Before they can get their pills they have to sit through a class with girls they don’t know while a nurse explains their bodies. The nurse puts diagrams on an overhead projector. She passes around a big doll to show them how to check their breasts for lumps. When it’s Addie’s turn the other girls break out laughing. “Them doll baby titties bigger than hers,” one says.

“Class,” the nurse says.

If sex changes everything, not-sex changes everything even more.

This is what Addie learns in high school. If you’re a guy, if you’re Roland, it might be okay to fail French or algebra, but it’s not okay to fail at sex.

And if you’re a girl, if you’re Addie, there’s nothing you can do or say to make it okay. She would like to tell Roland, Please, it doesn’t matter . But it does matter, all of it — the dance, him watching her undress, their bodies touching while his father’s lawnmower rattled outside, his bare, slender ass when he rolled away from her. What happened between them was as intimate and daring as she imagines sex could ever be.

They don’t talk about it.

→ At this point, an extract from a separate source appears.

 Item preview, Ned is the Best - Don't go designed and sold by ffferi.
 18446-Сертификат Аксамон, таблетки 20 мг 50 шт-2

Every day, they sit together in counterculture class, they share cigarettes at the smoking wall, and they don’t talk about it.

She doesn’t want to go back to his basement without an invitation and he doesn’t invite her, so they don’t talk about it there.

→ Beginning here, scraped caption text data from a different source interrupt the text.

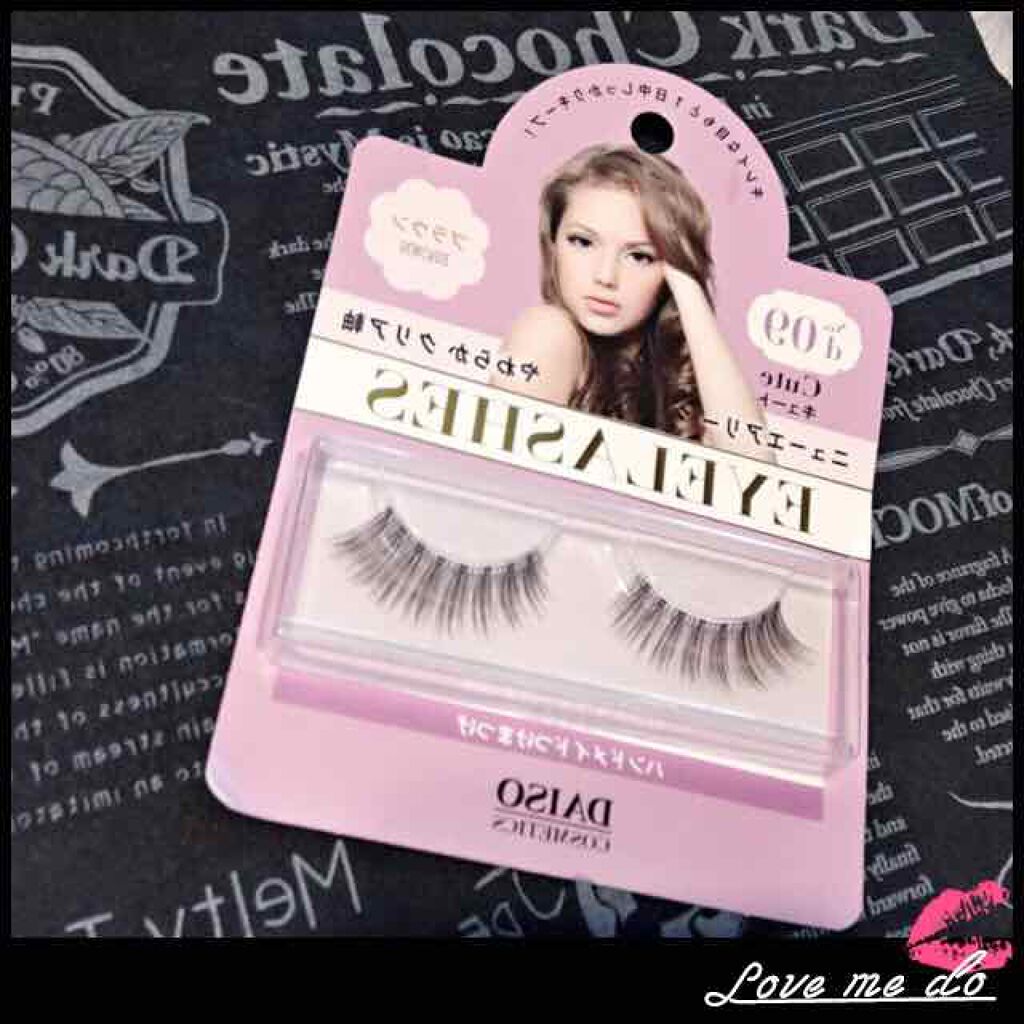 オシャレ つけまつげ/DAISO/つけまつげを使ったクチコミ(1枚目)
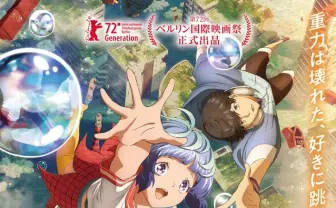 アニメ映画『バブル』主題歌はEve&りりあ。 楽曲使った本予告解禁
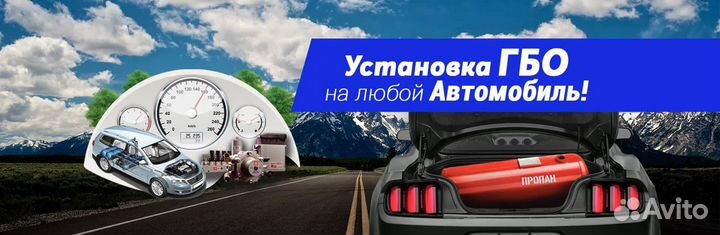 Гбо 4 поколения, установка, обслуживание, ремонт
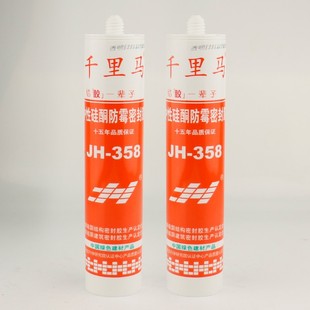 千里马358玻璃胶防水防霉厨卫强力胶透明矽胶密封胶水填缝耐高温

Weeks go by and they don’t talk about it.

She asks about his music.

He’s putting together a band, he says, a blues trio. They practice in the drummer’s garage. “We’re going to play for senior assembly.”

“That’s great,” she says.

He doesn’t invite her to the drummer’s garage.

He doesn’t ask to read her new poems.

They don’t write a song together.

A Friday night in late May. The air is warm and humid, full of the smell of cut grass and burning charcoal, almost too thick to breathe. A thunderstorm would be a relief, but no one wants rain for the party, which is a cookout because Pet doesn’t want Roland’s friends coming in the house.

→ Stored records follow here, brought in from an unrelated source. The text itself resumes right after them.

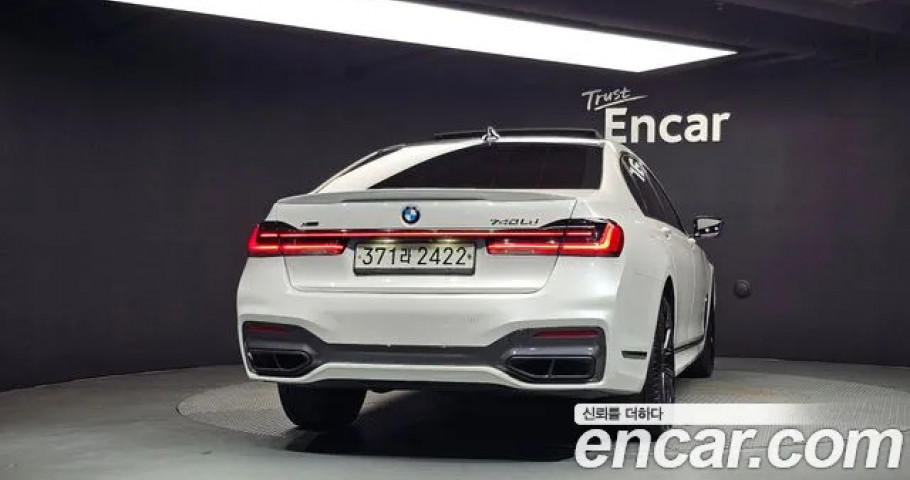 Bmw 7-Series 
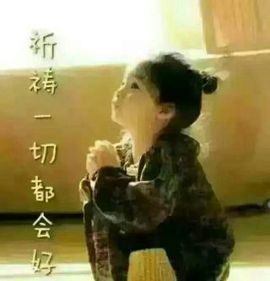 一迷♥阳光主播照片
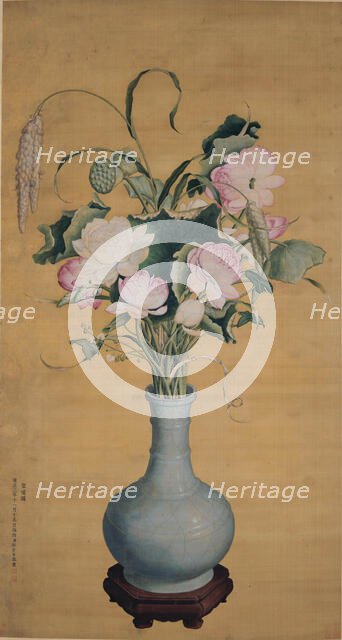 Gathering of Auspicious Signs, 1725. Creator: Castiglione, Giuseppe (1829-1908).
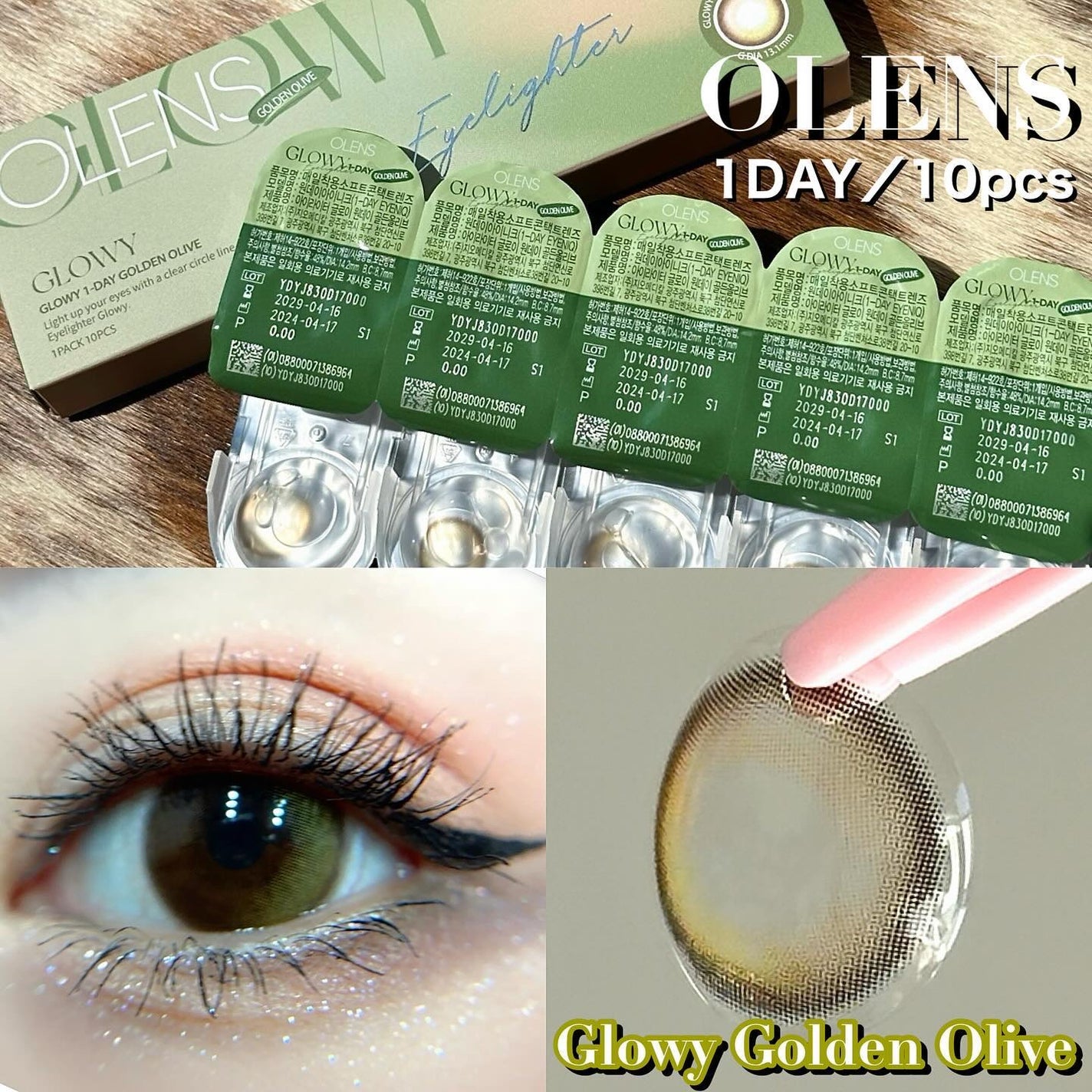 Glowy 1day/OLENS/ワンデー(1DAY)カラコンを使ったクチコミ(1枚目)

There are two long tables pushed together in the carport with “Happy Birthday” tablecloths and plates and napkins and streamers and balloons. Addie sits at the far table, across from Danny Brewster with his stringy ponytail and too-tight “Keep On Truckin’” T-shirt. He keeps glancing out at his car parked along the curb. Danny’s car is his life; it’s all he talks about. A shiny banana-yellow Barracuda with a black 440 decal, fender fins, chrome wheels, wide tires. He sat in it for his senior picture.

Roland is at the head of the main table, flanked by his sister and her friend Louise White. Louise is a sophomore whose older brother died in Vietnam. People at school treat her like a hero.

Addie doesn’t believe in war.

Louise has strawberry-blond hair and freckles. Whenever Roland talks, she laughs, tinkly as a bell. Roland passes her things out of order, the hotdogs and chili before the buns, the baked beans twice before anyone else has had them. Even Pet is kind to her, sprinkling her with questions like how is her father getting along and what’s she going to do this summer. Louise sits up straight and holds her elbows at her side and delicately pinches her fork. Her dad, she says, has lined up a job for her at the tile plant, second shift. She’s grateful he could get her on, jobs being so scarce and all. She’s trying to save money for college.

She is so open, so uncomplaining.

Pet tut-tuts and says she’s sure Louise will get a scholarship.

Louise smiles serenely. She has a heart-shaped smile and straight white teeth. “I hope so,” she says.